Pay commission under pressure on first day to get results

The new public sector pay commission will have its first formal meeting today, but is already facing calls to hasten matters and to have recommendations by the new year.

Commission chairman, Kevin Duffy, will meet today with the other six members of the group, as pressure continues for workers’ pay rises, on the back of a proposed, €40m garda package.

Public Expenditure Minister Paschal Donohoe says the commission must report back by the mid-2017 on public pay, and that its recommendations will feed into the successor to the Lansdowne Road Agreement, the deal with trade unions, which is scheduled to run until late 2018.

Health Minister Simon Harris said at the weekend that the new commission could report by next April, which would hasten the talks process for a new deal.

The Public Services Executive Union general secretary, Tom Geraghty, said he and other trade-union figures wanted the new commission to finish its work much earlier, possibly as soon as the year-end. He said the report should be written up in January.

“We need to get into negotiations [for a new deal] immediately after Christmas. If this is going to get resolved and if they [the commission] are going to have a role, they are going to have to report a lot earlier. We need to get a handle on this quickly,” said Mr Geraghty.

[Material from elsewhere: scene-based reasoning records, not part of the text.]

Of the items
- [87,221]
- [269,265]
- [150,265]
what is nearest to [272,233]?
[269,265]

The new pay commission, agreed in the Programme for Government, as well as with Fianna Fáil, will examine pay for new entrants in the public sector and public pensions, and will also look at salaries and benefits for workers in other jurisdictions. It will also compare pay rates with the private sector. The cost of living here, for workers, will also be factored into considerations by the seven-member commission.

The new body will also commission research, and use existing figures on pay and conditions for public workers.

It is expected to seek submissions from unions and will publish its findings when finished.

The Association of Garda Sergeants and Inspectors has dismissed the commission as a talking shop with no decision-making powers.